HOW TO COMPLETE THIS TASK
From the records that follow, return exactly the lines beginning at the one that contains "10 x Ostrich feather black 70-80cm (F10)" and ending at the one that contains "Summer fields. A", pictures left out.

SUPPLIED MATERIAL
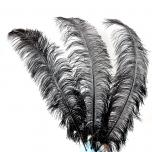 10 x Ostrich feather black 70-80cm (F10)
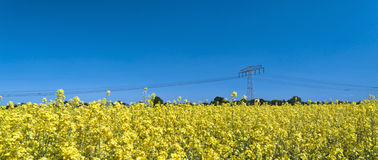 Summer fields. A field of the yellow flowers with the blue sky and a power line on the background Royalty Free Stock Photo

* * *

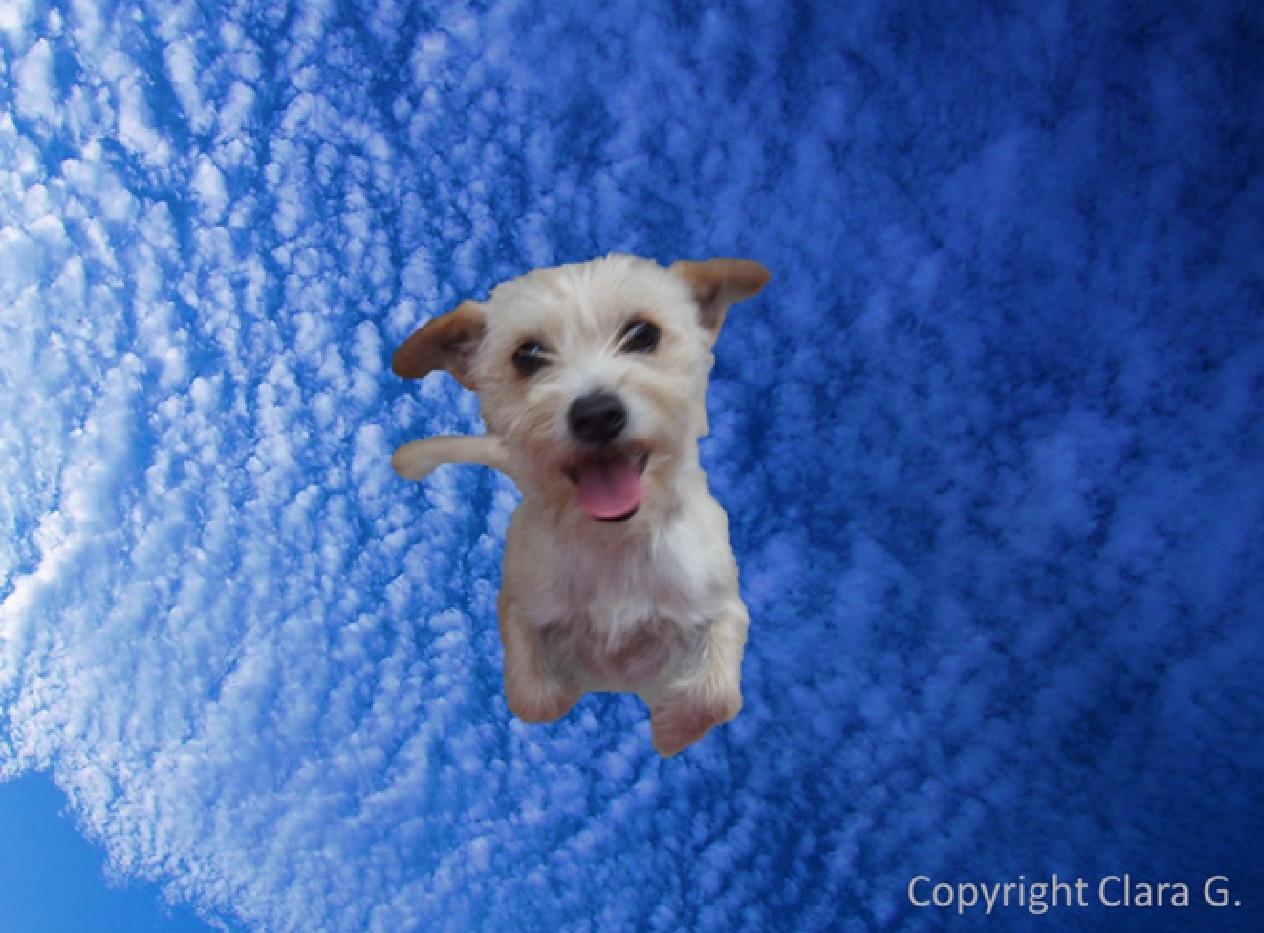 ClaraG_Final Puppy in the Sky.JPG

WRITTEN RESPONSE
 10 x Ostrich feather black 70-80cm (F10)
 Summer fields. A field of the yellow flowers with the blue sky and a power line on the background Royalty Free Stock Photo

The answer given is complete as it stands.